Required task
Find "Looking at (x=592, y=385)" in the data below; transcribe the line it appears on and each line after it, exactly, to the end, and nothing else.
##### Provided records #####
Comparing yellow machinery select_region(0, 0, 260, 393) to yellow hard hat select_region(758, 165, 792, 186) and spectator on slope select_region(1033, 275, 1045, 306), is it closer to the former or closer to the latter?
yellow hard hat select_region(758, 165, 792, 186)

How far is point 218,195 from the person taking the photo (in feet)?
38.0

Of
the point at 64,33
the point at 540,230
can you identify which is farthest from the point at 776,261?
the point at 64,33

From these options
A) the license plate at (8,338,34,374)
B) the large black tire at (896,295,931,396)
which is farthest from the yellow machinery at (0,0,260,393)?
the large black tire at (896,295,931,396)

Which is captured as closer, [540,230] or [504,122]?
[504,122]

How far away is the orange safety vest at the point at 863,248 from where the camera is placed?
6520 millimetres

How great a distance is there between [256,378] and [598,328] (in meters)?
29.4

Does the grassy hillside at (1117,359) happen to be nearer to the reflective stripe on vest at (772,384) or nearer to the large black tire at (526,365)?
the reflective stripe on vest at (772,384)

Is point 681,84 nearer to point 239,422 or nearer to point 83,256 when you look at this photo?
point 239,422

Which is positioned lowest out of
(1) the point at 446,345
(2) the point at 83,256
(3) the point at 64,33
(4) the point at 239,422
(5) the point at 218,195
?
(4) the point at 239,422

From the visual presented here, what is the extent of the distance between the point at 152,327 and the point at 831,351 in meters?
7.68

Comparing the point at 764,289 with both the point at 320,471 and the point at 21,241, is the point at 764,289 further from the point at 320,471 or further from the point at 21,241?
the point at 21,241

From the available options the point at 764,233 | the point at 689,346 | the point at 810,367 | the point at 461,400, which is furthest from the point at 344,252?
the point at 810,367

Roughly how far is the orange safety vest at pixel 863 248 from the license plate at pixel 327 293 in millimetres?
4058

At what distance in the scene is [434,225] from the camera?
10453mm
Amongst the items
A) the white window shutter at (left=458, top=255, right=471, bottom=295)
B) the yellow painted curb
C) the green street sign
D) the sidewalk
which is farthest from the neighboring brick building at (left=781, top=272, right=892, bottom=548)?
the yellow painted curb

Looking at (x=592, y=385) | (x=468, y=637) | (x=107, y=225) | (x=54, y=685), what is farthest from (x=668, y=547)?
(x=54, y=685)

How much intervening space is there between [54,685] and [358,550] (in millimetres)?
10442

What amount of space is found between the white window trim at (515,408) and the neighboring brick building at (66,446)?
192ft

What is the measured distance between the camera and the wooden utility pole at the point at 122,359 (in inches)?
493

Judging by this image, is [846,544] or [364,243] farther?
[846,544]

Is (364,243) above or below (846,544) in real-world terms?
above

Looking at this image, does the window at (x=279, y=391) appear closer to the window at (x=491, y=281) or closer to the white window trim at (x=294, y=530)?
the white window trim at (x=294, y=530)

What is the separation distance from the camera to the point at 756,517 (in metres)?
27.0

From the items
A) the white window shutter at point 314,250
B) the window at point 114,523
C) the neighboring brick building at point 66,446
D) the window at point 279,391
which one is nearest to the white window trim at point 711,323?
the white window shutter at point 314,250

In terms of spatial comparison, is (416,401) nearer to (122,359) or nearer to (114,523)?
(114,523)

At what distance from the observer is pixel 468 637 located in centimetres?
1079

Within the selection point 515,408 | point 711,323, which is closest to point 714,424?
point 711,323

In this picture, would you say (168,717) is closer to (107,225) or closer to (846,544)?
#####
Solution
Looking at (x=592, y=385) | (x=468, y=637) | (x=107, y=225) | (x=54, y=685), what is farthest from (x=668, y=547)?
(x=54, y=685)

How much intervening space is there between [54,685] and [358,550] (in millimetres)?
10442

What amount of space is found between the white window trim at (515,408) and the neighboring brick building at (66,446)?
192ft

What is the measured distance between the camera and the wooden utility pole at the point at 122,359 (in inches)?
493

Judging by this image, is [846,544] or [364,243] farther?
[846,544]

Is (364,243) above or below (846,544) in real-world terms?
above

Looking at this image, does the window at (x=279, y=391) appear closer to the window at (x=491, y=281) or closer to the white window trim at (x=294, y=530)?
the white window trim at (x=294, y=530)

What is the separation distance from the camera to the point at 756,517 (in metres)?
27.0

From the items
A) the white window shutter at point 314,250
B) the window at point 114,523
C) the neighboring brick building at point 66,446
D) the window at point 279,391
which one is nearest to the white window trim at point 711,323?
the white window shutter at point 314,250

In terms of spatial comparison, is (416,401) nearer to (122,359) or nearer to (114,523)?
(114,523)

At what distance from the observer is pixel 468 637 located in centimetres?
1079

Within the selection point 515,408 | point 711,323, which is closest to point 714,424?
point 711,323

In this picture, would you say (168,717) is closer to (107,225) or closer to (846,544)?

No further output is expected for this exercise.